A história dos japoneses no Brasil é muito rica e, muito por causa da família, eu a conheço melhor do que de outros povos que tiveram fortes imigrações para a nossa terrinha. Eu e Meu Avô Nihonjin faz um excelente trabalho em contextualizar a dificuldade deste povo e colocar tudo no contexto histórico da época. Desde a imigração japonesa, em que os governos prometiam riquezas para quem viesse ao Brasil, até as dificuldades relativas disso e causadas por outros momentos históricos, como a Segunda Guerra Mundial.
EU E MEU AVÔ NIHONJIN
Como todas as melhores histórias, tudo é apresentado do ponto de vista de uma criança. O menino protagonista, descendente de japoneses, tem que apresentar um trabalho sobre a história de sua família. E, para isso, precisa conversar com seu avô, um velhinho ranzinza que não gosta muito de falar. Claro, se ele não falasse, não haveria filme. Então ele fala muito. E demonstra a riqueza e importância de sua história.
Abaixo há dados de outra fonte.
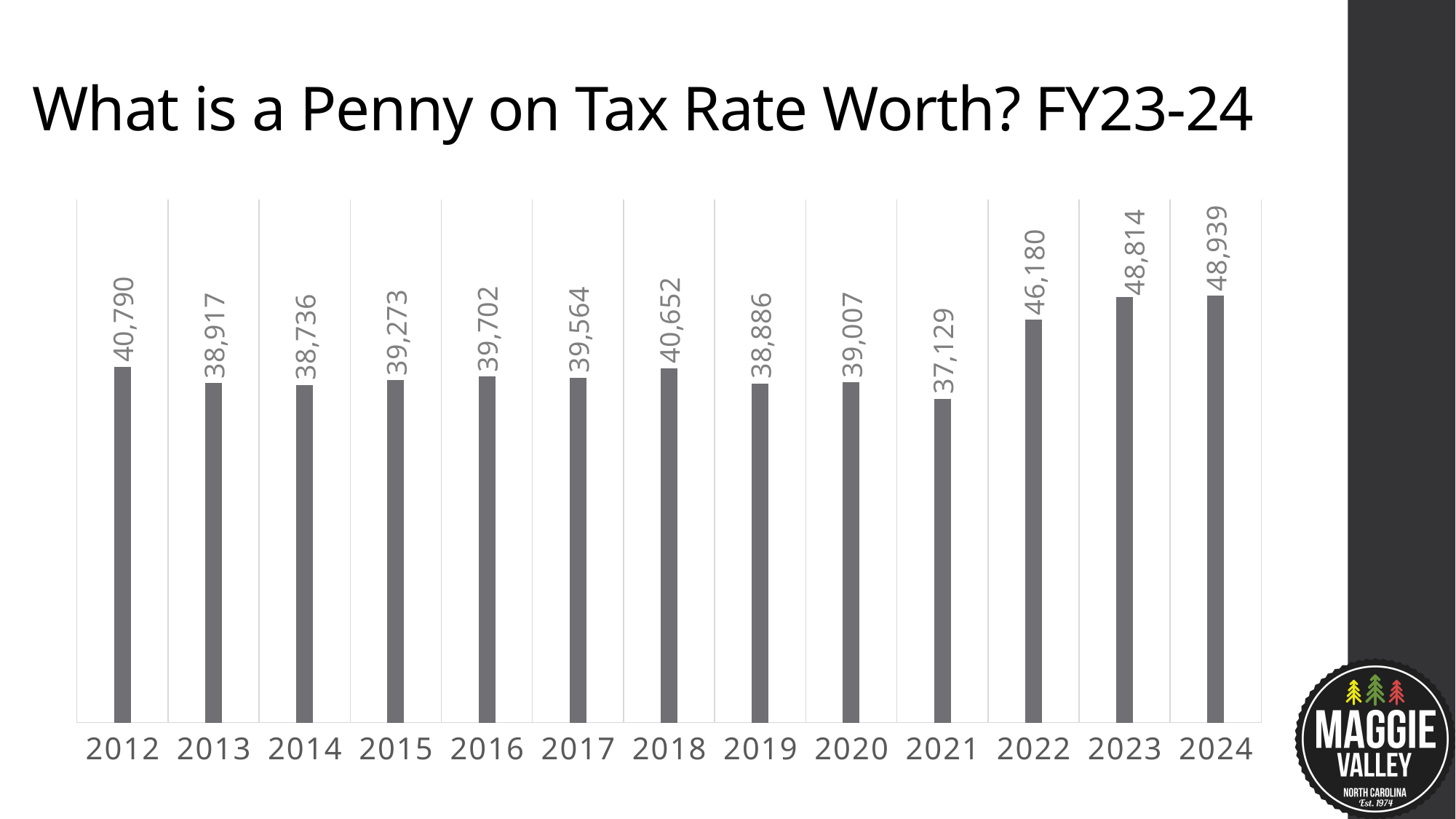
What is the value for 2024? 48,939 What is the title of the slide? What is a Penny on Tax Rate Worth? FY23-24 Which is larger, the value for 2012 or the value for 2020? 2012 What kind of chart is shown on the slide? bar chart What is the value for 2018? 40,652 What is the value for 2021? 37,129 What is the difference between the values for 2024 and 2021? 11,810 Which year has the highest value? 2024 Which year has the lowest value? 2021 How many years are shown on the x axis? 13 What is the value for 2012? 40,790 What is the difference between the values for 2023 and 2022? 2,634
Através das conversas, o protagonista descobre a existência de um tio que nunca tinha ouvido falar e percebe todos os preconceitos e problemas que japoneses encontraram no Brasil. O filme também faz um excelente trabalho em contextualizar a Segunda Guerra Mundial. Você sabe, uma guerra em que o Japão era inimigo do Brasil, o que naturalmente fez com que os povos se separassem ainda mais. Os japoneses, que já optavam pela autosegregação, acabaram vendo nisso sua única oportunidade de sobreviver. Além disso, os que aceitavam a realidade de que o Japão tinha perdido a guerra se tornavam alvo dos japoneses negacionistas. Toda essa parte é simplesmente excelente.
UM FILME LINDO

Eu e Meu Avô Nihonjin é tão bonito que parece videogame. Quando ele começou, pensei com meus botões que existem tantas formas de arte diferentes que é uma enorme pena que animações para cinema pareçam seguir sempre o estilo Disney ou o de animês. Ambos são lindos, mas hoje em dia vemos animações diferentes quase exclusivamente nos videogames.
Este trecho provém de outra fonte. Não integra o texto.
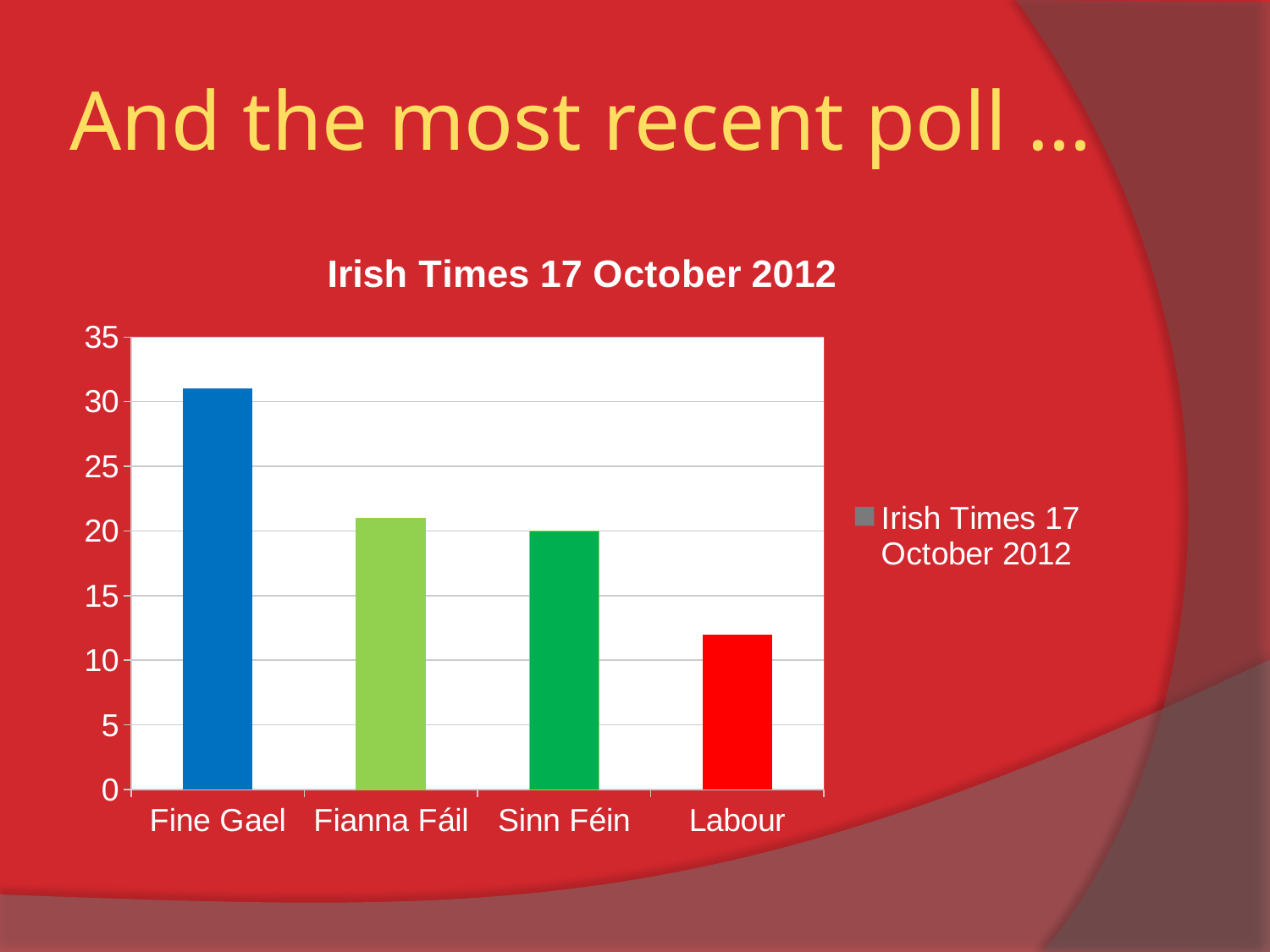
How many series does the legend list? 1 Is the value for Labour greater or less than 15? less What is the title of the chart? Irish Times 17 October 2012 Which party has the lowest value in the chart? Labour Is the value for Fianna Fáil greater or less than 25? less How many parties are shown on the x axis of the chart? 4 Which is larger, the value for Fine Gael or the value for Labour? Fine Gael Is the value for Fine Gael greater or less than 30? greater What is the value for Sinn Féin? 20 Do the values rise or fall moving from left to right along the x axis? fall Which party has the highest value in the chart? Fine Gael What kind of chart is shown on the slide? bar chart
Mas a inspiração para o visual do filme vem das artes plásticas. Os cenários, por exemplo, são pinturas de verdade, que são mostradas durante os créditos. Assim, é possível animar apenas os personagens, o que diminui o orçamento aumentando muito o charme da coisa toda. Os personagens também são todos bonitinhos e simpáticos, tornando Eu e Meu Avô Nihonjin um grande esplendor visual.
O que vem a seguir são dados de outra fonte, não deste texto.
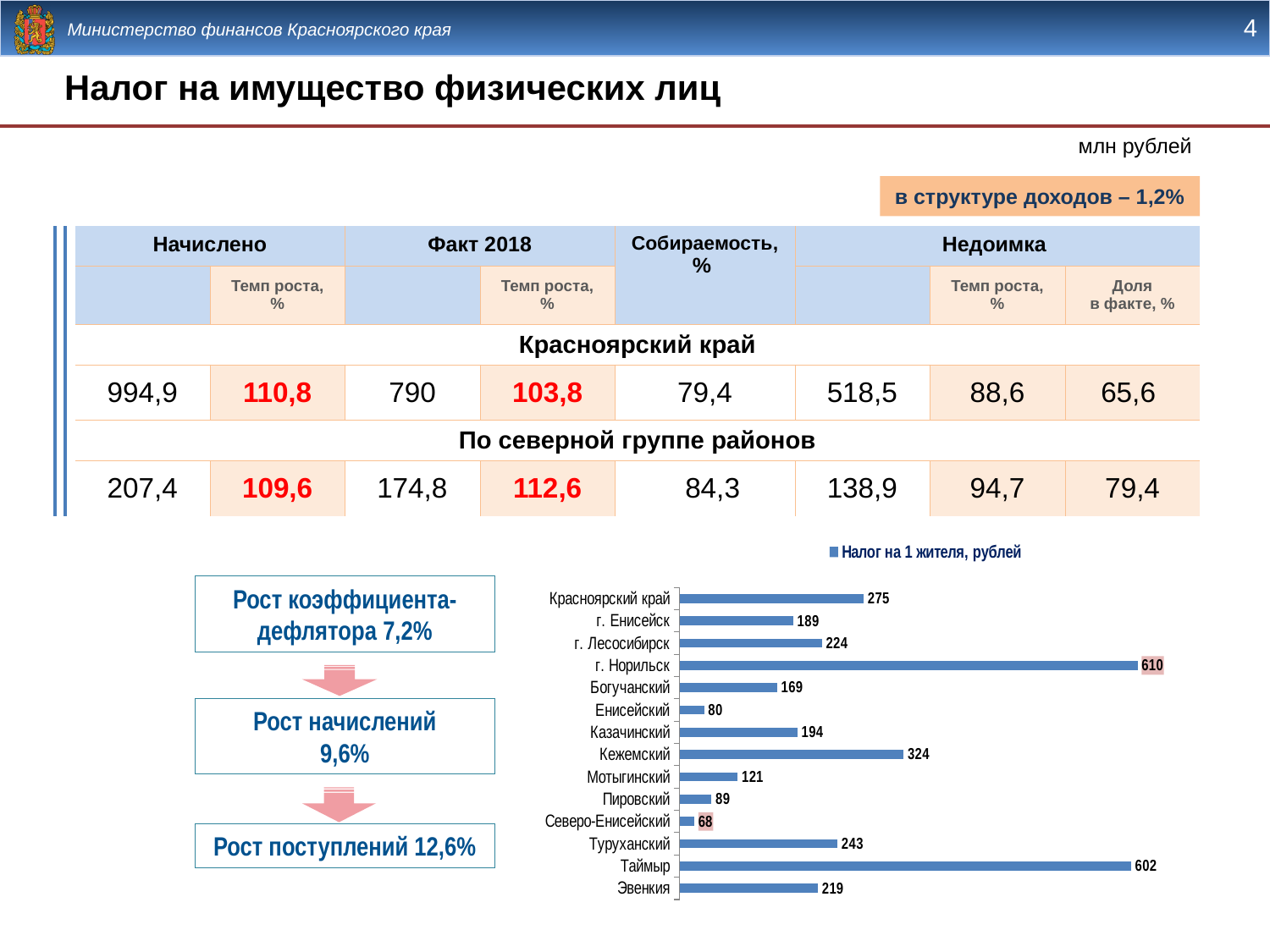
How many series does the legend of the chart list? 1 What is the difference between the values for г. Норильск and Таймыр in the chart 'Налог на 1 жителя, рублей'? 8 Which has a larger value in the chart 'Налог на 1 жителя, рублей': г. Лесосибирск or г. Енисейск? г. Лесосибирск What type of chart is shown on the slide? bar chart What is the value for Эвенкия in the chart 'Налог на 1 жителя, рублей'? 219 What is the value for Кежемский in the chart 'Налог на 1 жителя, рублей'? 324 How many categories are shown in the chart 'Налог на 1 жителя, рублей'? 14 What is the value for г. Норильск in the chart 'Налог на 1 жителя, рублей'? 610 Which category has the lowest value in the chart 'Налог на 1 жителя, рублей'? Северо-Енисейский Which category has the highest value in the chart 'Налог на 1 жителя, рублей'? г. Норильск What is the difference between the values for Туруханский and Мотыгинский in the chart 'Налог на 1 жителя, рублей'? 122 What is the value for Красноярский край in the chart 'Налог на 1 жителя, рублей'? 275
É engraçado como o cinema, a arte narrativa mais popular que existe, parece ter se acomodado com visuais sempre parecidos (oi, azul e laranja!) e as mesmas histórias. Eu e Meu Avô Nihonjin não conta exatamente uma história inédita. Outros filmes, como Gaijin – Ama-me Como Sou já abordaram este tema. Mesmo internacionalmente, ele lembra muito obras como o gibi Maus. Segunda Guerra é bem batido, mas simplesmente não falamos o bastante de como ela afetou as pessoas em outros países. E o Brasil é um dos países mais carentes de narrativa própria. Assim, obras como esta são simplesmente muito importantes, mesmo que você não seja tão próximo do povo japonês.